Port Elizabeth (South Africa)
Port Elizabeth is a green city with a number of parks and gardens, including the large and wildlife-rich Settler's Park. The Donkin Trail is a good way to see the city's sites, taking in the market Square and grand City Hall, the gothic library and old settler cottages. Beyond the city is the Big Five game reserve of Shamwari and Addo Elephant Park, where Cape Buffalo can also be seen.
Port Said (Egypt)
Port Said sits at the Mediterranean entrance to the Suez Canal on the north coast of Egypt and is the starting point for excursions to Cairo, the Pyramids of Giza and the Sphinx.

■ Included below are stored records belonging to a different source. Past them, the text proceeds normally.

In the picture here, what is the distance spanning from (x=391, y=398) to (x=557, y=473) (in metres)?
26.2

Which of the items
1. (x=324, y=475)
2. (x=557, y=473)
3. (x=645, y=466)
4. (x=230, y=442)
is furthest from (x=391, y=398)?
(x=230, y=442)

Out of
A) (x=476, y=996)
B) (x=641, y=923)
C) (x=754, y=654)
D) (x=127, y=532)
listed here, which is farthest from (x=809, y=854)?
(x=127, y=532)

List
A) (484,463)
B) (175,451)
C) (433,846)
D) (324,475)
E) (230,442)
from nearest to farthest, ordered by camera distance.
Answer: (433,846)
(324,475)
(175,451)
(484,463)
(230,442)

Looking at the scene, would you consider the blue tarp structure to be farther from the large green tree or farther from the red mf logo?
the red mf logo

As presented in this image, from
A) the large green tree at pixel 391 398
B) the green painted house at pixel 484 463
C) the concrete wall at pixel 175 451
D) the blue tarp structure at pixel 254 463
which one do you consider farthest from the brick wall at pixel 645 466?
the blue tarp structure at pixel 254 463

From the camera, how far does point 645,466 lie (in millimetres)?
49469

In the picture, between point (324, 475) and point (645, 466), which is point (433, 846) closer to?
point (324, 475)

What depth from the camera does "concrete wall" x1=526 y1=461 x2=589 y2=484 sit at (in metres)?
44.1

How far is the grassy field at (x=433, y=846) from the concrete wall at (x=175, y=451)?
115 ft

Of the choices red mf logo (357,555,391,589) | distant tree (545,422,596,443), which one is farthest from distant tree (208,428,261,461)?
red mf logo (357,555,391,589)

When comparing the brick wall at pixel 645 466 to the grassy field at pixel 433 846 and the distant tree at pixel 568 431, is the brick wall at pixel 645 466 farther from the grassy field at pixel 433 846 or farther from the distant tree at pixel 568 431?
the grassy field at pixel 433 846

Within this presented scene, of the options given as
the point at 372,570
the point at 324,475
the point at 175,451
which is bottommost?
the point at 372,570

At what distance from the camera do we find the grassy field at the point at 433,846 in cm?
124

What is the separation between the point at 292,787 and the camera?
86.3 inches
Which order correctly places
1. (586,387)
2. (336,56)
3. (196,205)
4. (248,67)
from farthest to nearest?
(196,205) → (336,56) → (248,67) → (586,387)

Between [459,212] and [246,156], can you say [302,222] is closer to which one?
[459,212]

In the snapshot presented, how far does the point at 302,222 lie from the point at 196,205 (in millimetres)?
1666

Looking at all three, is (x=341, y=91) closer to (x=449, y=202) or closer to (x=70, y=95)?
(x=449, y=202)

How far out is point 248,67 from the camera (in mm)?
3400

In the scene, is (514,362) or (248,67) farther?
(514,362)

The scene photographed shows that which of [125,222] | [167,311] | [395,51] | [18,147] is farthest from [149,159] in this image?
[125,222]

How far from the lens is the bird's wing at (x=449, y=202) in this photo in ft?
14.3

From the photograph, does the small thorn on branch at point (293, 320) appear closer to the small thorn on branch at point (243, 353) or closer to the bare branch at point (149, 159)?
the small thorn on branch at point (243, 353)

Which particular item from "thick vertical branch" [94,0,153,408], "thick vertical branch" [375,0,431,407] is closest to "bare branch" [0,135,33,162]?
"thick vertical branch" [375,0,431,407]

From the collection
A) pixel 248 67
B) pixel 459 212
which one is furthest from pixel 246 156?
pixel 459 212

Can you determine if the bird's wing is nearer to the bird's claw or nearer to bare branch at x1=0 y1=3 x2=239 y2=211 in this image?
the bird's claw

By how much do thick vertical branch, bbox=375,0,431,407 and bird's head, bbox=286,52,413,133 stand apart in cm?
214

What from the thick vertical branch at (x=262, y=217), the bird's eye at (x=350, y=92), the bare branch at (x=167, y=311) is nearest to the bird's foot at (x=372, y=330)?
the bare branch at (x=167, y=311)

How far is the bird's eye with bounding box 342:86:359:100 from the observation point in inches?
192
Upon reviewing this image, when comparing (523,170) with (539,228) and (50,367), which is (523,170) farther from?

Richards Bay (South Africa)
This industrial port in KwaZulu-Natal, South Africa, is the gateway to Zululand, the dunes, swamp, forests and wildlife of St Lucia Wetlands - hippos and crocodiles, pelicans, storks and flamingoes - and Hluhluwe Umfolosi Game Reserve. Other trips may be offered to the Shakaland Experience, a recreation of a Zulu homestead. Richards Bay has a new waterfront shopping mall, the Boardwalk.
Safaga (Egypt)
Safaga attracts tourists from all over the world to its wide bay with splendid turquoise waters and long beaches. It is a favourite Red Sea resort for windsurfers - the World Championships were held here in 1993 - and for scuba diving experts and enthusiasts, with an incredible variety of underwater life. Safaga is the starting point for excursions to the famed Egyptian ruins of the Temple of Luxor and the Valley of the Kings where Egyptian rulers were buried.
Salalah (Oman)
Salalah has a temperate climate and lush vegetation and is well-known for its frankincense trees, which are used to extract rubber resign for incense products. There are the ruins of a palace in Salalah which is said to have belonged to the Queen of Sheba, and on the peak of Ittin are the remains of the tomb of the prophet Job.
Sharm-el-Sheikh (Egypt)
This lively beach resort on the Sinai Peninsula has therapeutic thermal springs, palm-fringed beaches and a wide variety of shops. The island of Tiran is a popular visit for diving and snorkelling. A day's excursion from here is St Catherine's Monastery. the walled enclave in the shadow of Mount Sinai, built on the site of the burning bush which appeared to Moses.
Suez Canal (Egypt)
Opened in 1869, the Suez Canal took 10 years to build, and after several extensions is now 120 miles long, running at sea level for its entire length with no locks. It runs between Port Said in the Mediterranean and the Gulf of Suez in the Red Sea, and allows shipping to avoid the long journey around Africa and the Cape, connecting Europe to the Indian and Pacific Oceans.
Takoradi (Ghana)
Takoradi and its twin city Sekondi form the capital of western Ghana, and originally grew up around 17th-century Dutch and English forts. In December 2010, oil production began in Takoradi, which up until now has been a quiet and relatively undeveloped town alongside an important deep sea port. Possible visits from Takoradi are Ankasa Game Reserve and Kakum National Park, a large area of virgin rainforest and the habitat of forest elephants, many species of butterflies, leopard, red river hogs and primates.
Walvis Bay (Namibia)
This Namibian town is famous for the nearby sand dunes, the largest being Dune 7 offering wide-ranging views of the coast. Offshore is a large platform built to collect guano, now a major export, and an unusual and popular restaurant built on a raft. The area around Walvis Bay is an important wetland, a habitat for flamingos and the Damara tern. Trips may be offered to the Namib Desert, the Skeleton Coast - an inhospitable and arid terrain fronted by pounding surf and over a thousand shipwrecks - Swakopmund, Pelican Point seal colony and Sandwich Harbour.